§ **What you have to do**:
Set down, please, the line that contains "建模必备柱子石膏柱欧式石膏柱子组合 (2),模型id:28904" and every line that follows it to the end of the records, exactly; do not include pictures.

(Web page caption snippets)
▬▬▬▬▬▬

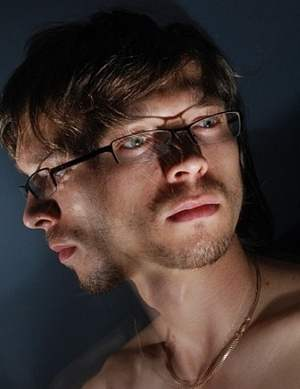 два лица у мужчины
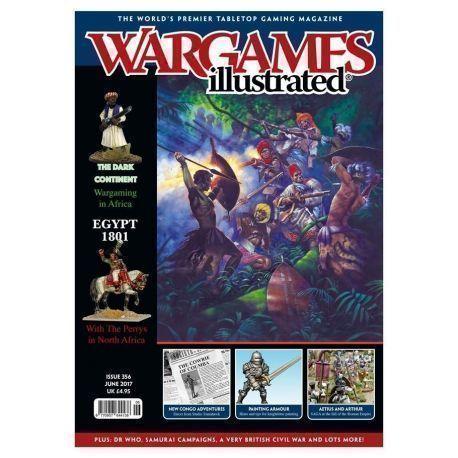 Wargames Illustrated 356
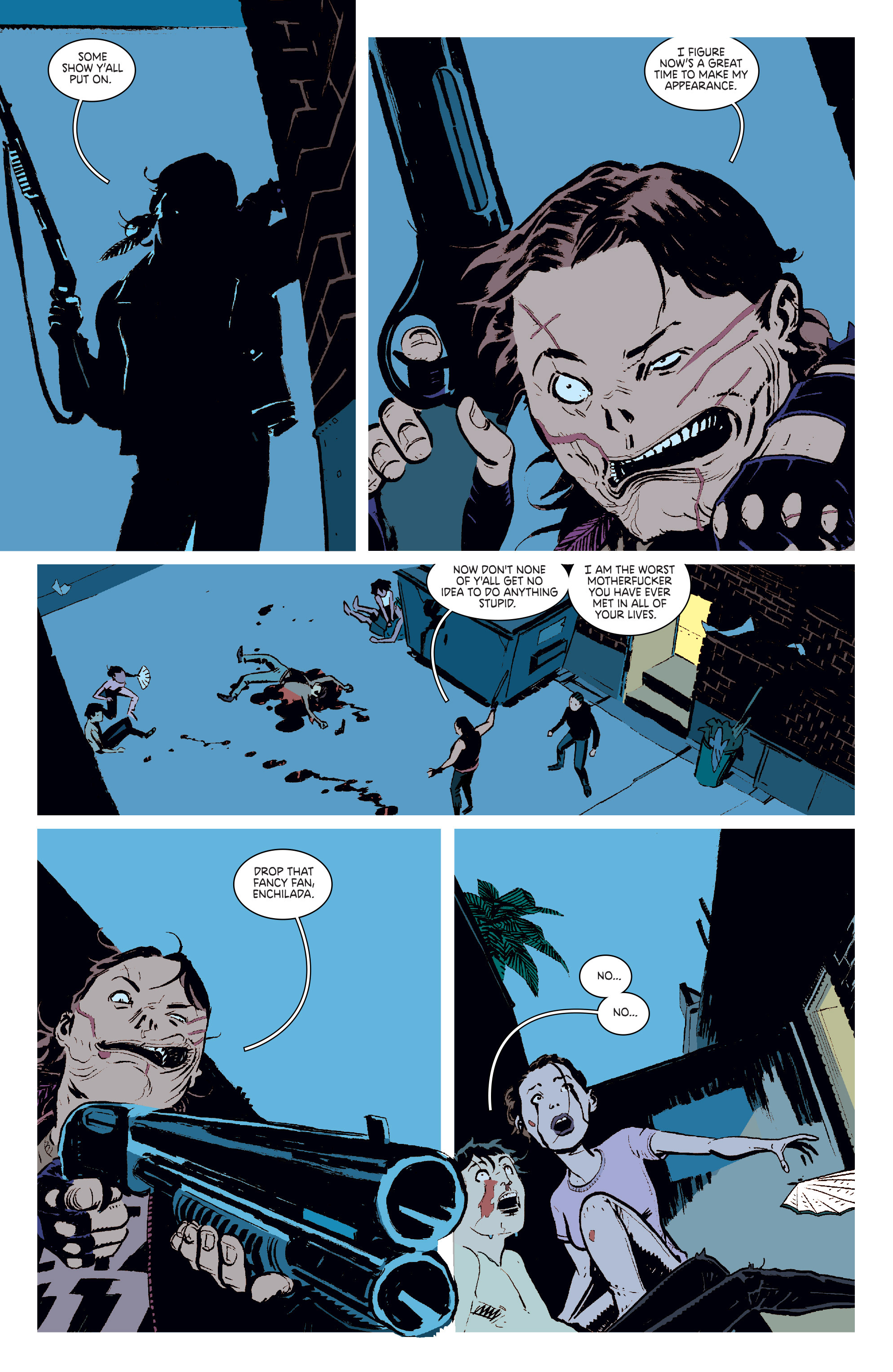 Read online Deadly Class comic -  Issue #6 - 18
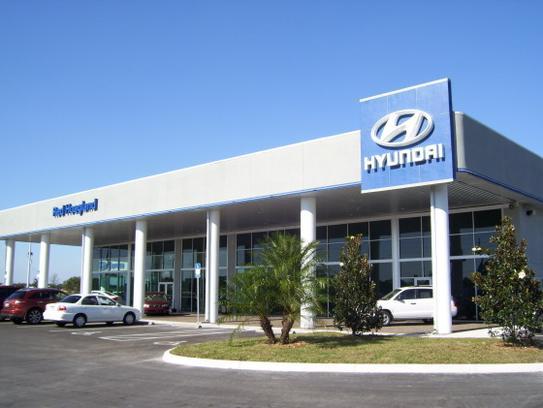 Red Hoagland Hyundai car dealership in Winter Haven FL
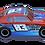 Thumbnail: Judge - GTO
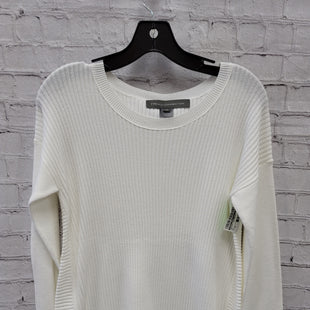 Primary Photo - BRAND: FRENCH CONNECTION STYLE: SWEATER LIGHTWEIGHT COLOR: WHITE SIZE: XS SKU: 115-115347-3595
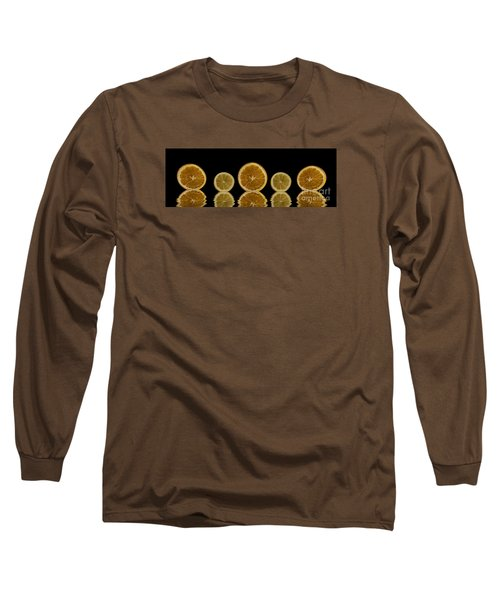 Orange Lemon Reflection Long Sleeve T-Shirt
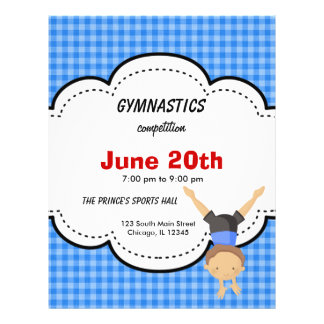 Gymnastics Competition 21.5 Cm X 28 Cm Flyer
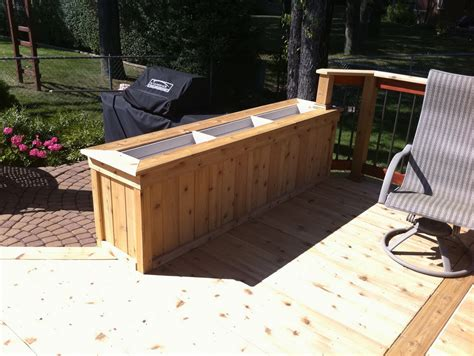 deck planter boxes ideas home design ideas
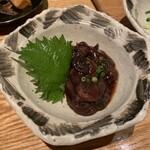 魚の三是 - ホタルイカ沖漬け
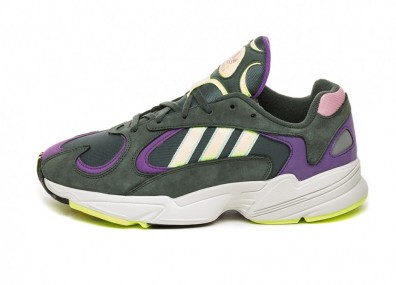 adidas Yung-1 - Legend Ivy / Hi Res Yellow / Active Purple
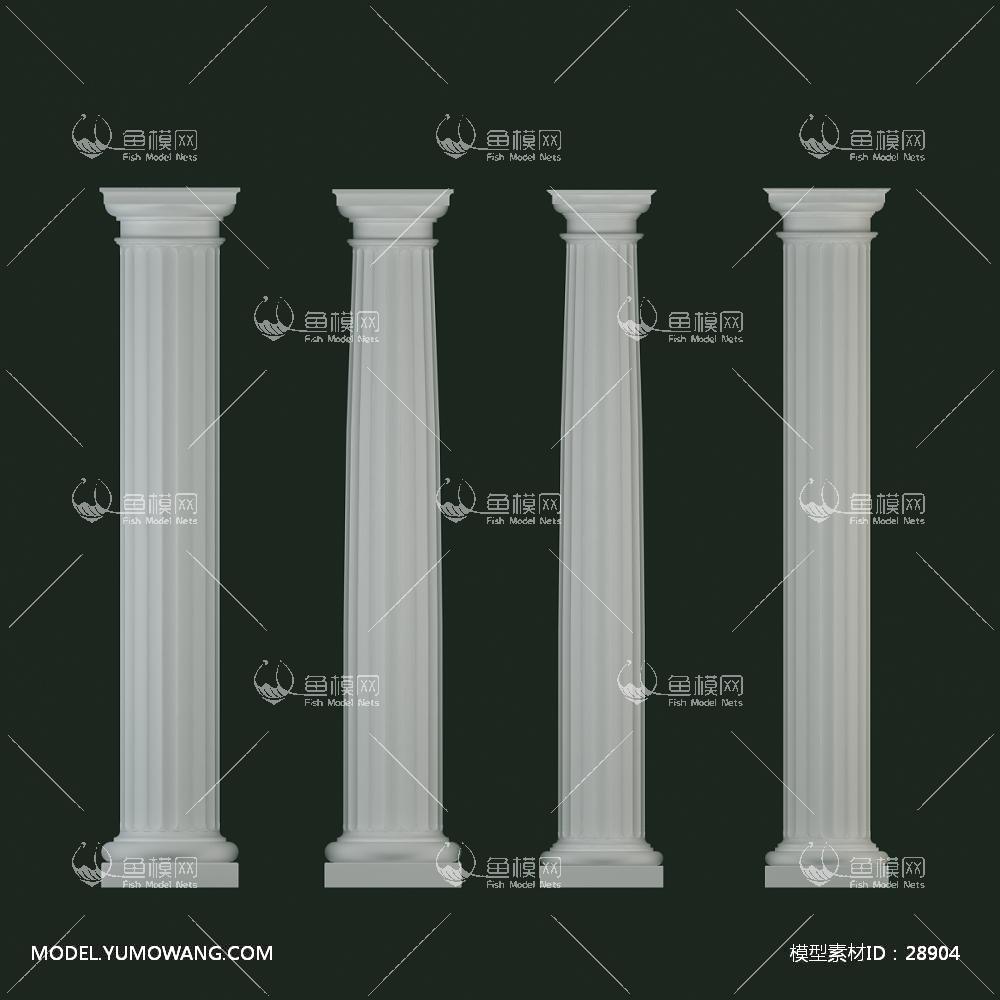 建模必备柱子石膏柱欧式石膏柱子组合 (2),模型id:28904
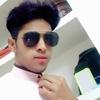 Aditya Raj, 24, г.Газиабад
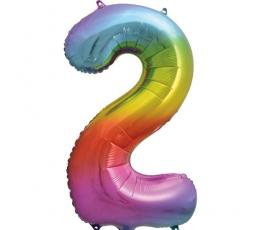 """Folija balons """"2"""" varavīksnes krāsās (86 cm)"""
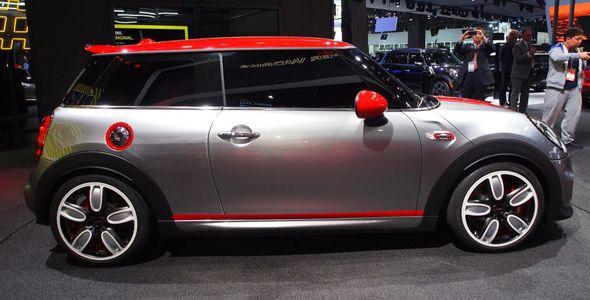 Nuevo Mini 2014: llega la tercera generación al salón de Detroit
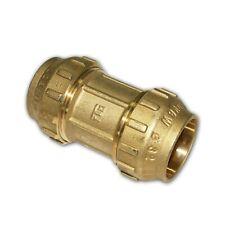 PE Rohr Verschraubung Messing Kupplung 20 - 40 mm Muffe Klemmverbinder Fitting
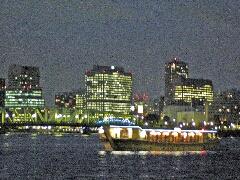 20060915リフォーム桜上水様バスツアーその4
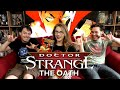 The Best Doctor Strange Story (The Oath) - Back Issues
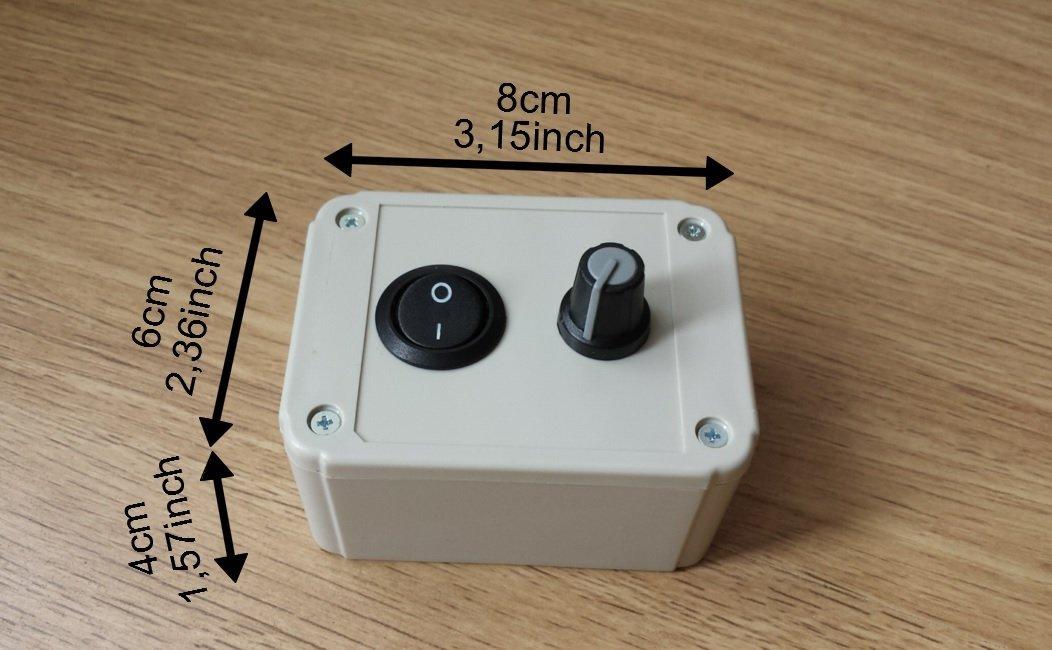 Speed controller regulator governor for drill brush for Installer un variateur de lumiere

▬▬▬▬▬▬

§ **Output of the exercise**:
 建模必备柱子石膏柱欧式石膏柱子组合 (2),模型id:28904
 Aditya Raj, 24, г.Газиабад
 """Folija balons """"2"""" varavīksnes krāsās (86 cm)"""
 Nuevo Mini 2014: llega la tercera generación al salón de Detroit
 PE Rohr Verschraubung Messing Kupplung 20 - 40 mm Muffe Klemmverbinder Fitting
 20060915リフォーム桜上水様バスツアーその4
 The Best Doctor Strange Story (The Oath) - Back Issues
 Speed controller regulator governor for drill brush for Installer un variateur de lumiere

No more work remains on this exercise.